Separate the eggs. Beat the egg whites with half the sugar until stiff, beat the egg yolk with the rest of the sugar, butter, and salt until fluffy.


Mix baking powder with the flour, and stir into the mixture. Fold in the beaten egg white.

Grease the mould with butter, and pour the mixture in.


Bake at 180 degrees or Gas Mark 4 for 45 minutes.


When it is baked, leave in the mould for 10 minutes, wrapped in a damp cloth. Then separate the moulds and stand the lamb on a rack to cool.

When mine came out of the oven, it hadn’t risen quite enough, so I poured white chocolate in to form a base for the beast.

The cake should ideally be served on a bed of grass, or a grass substitute made from green coconut.

 Coconut Grass

 Shredded coconut

Green food colouring

 Place half a cup of coconut into a ziplock bag. Add a few drops of the green colouring, and shake, shake shake until the coconut turns green, adding more colour as you go until you are happy with the shade.

Traditionally, the creature should be surrounded by jellybeans (representing spring blossoms) chocolate eggs or dyed boiled eggs.

Bear in mind whatever decoration you choose, that the lamb should be both garlanded, crowned and constrained by either a ribbon or string around its cake neck, to show that it has been correctly prepared as a gift to the gods.
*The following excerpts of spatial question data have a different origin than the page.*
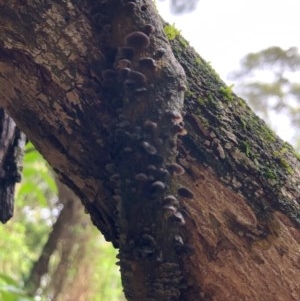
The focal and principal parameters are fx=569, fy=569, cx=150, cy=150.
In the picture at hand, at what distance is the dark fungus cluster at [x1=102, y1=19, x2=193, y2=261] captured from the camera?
0.72 meters

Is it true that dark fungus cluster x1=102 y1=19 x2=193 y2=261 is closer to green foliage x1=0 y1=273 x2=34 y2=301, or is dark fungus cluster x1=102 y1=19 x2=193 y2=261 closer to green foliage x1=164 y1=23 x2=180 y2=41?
green foliage x1=164 y1=23 x2=180 y2=41

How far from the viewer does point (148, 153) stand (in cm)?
72

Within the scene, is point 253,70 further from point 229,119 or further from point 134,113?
point 134,113

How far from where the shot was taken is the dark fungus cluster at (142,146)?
716 mm

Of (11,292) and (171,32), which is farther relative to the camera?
(11,292)

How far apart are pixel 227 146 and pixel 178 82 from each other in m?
0.13

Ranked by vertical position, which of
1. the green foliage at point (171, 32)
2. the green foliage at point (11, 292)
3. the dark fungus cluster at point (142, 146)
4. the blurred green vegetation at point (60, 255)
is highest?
the blurred green vegetation at point (60, 255)

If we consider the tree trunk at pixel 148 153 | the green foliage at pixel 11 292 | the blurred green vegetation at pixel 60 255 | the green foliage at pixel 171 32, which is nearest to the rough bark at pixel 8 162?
the green foliage at pixel 11 292

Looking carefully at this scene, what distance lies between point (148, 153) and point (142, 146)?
1cm

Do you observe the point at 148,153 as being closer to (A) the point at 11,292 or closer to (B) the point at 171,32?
(B) the point at 171,32

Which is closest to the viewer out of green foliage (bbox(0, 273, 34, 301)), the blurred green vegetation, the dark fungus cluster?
the dark fungus cluster

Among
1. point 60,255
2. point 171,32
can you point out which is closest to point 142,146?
point 171,32

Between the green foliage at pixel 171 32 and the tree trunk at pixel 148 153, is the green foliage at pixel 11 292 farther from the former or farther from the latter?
the green foliage at pixel 171 32

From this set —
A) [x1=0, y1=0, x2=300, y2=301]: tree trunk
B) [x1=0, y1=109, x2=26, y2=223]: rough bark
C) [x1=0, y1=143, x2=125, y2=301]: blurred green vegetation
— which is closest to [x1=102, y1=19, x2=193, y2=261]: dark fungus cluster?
[x1=0, y1=0, x2=300, y2=301]: tree trunk
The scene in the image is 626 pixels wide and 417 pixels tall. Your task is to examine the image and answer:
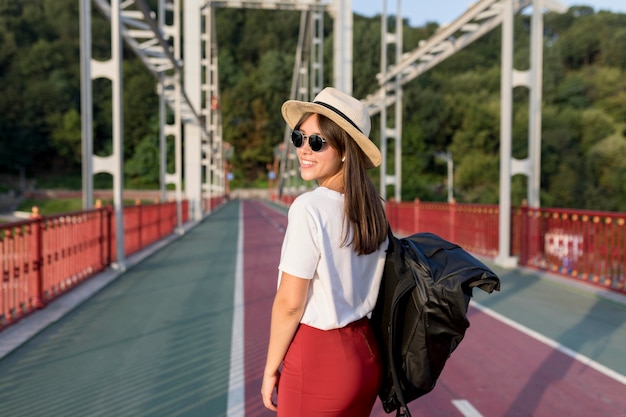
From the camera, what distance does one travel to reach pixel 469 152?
65938mm

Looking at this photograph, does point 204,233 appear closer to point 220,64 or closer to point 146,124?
point 146,124

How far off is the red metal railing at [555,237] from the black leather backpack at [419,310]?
681 centimetres

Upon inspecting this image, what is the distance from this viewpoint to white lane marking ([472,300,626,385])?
4672mm

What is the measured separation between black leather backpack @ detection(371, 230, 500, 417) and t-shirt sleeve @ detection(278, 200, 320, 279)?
0.33 meters

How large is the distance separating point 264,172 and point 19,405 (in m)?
104

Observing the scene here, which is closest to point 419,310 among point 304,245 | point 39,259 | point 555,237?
point 304,245

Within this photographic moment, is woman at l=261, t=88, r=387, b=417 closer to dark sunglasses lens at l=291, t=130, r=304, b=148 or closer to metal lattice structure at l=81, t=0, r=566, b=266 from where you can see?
dark sunglasses lens at l=291, t=130, r=304, b=148

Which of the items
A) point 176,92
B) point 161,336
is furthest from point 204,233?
point 161,336

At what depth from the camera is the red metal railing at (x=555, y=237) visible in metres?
8.12

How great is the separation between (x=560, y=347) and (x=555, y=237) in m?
4.66

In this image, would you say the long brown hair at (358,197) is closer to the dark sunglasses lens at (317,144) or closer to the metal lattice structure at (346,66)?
the dark sunglasses lens at (317,144)

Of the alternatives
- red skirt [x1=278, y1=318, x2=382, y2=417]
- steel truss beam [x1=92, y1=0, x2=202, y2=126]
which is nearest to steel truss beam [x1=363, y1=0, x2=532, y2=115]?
steel truss beam [x1=92, y1=0, x2=202, y2=126]

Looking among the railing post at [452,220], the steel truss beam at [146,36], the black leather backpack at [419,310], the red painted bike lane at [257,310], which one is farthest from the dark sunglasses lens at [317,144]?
the railing post at [452,220]

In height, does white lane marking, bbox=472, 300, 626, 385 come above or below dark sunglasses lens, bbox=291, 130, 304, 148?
below
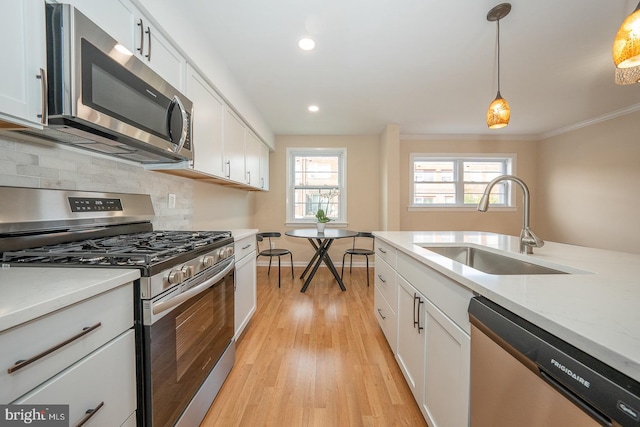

I used crystallized violets pressed into the chocolate to form a flower garland.

When the time of sacrifice comes, make an appropriate incantation, cut and serve the lamb to those gathered. Thanks to Joe Stephenson & Jemima Brown, who were in at the kill.


Remove the head first, with a single stroke. Just because it’s only a cake lamb, there’s no need to be inhumane.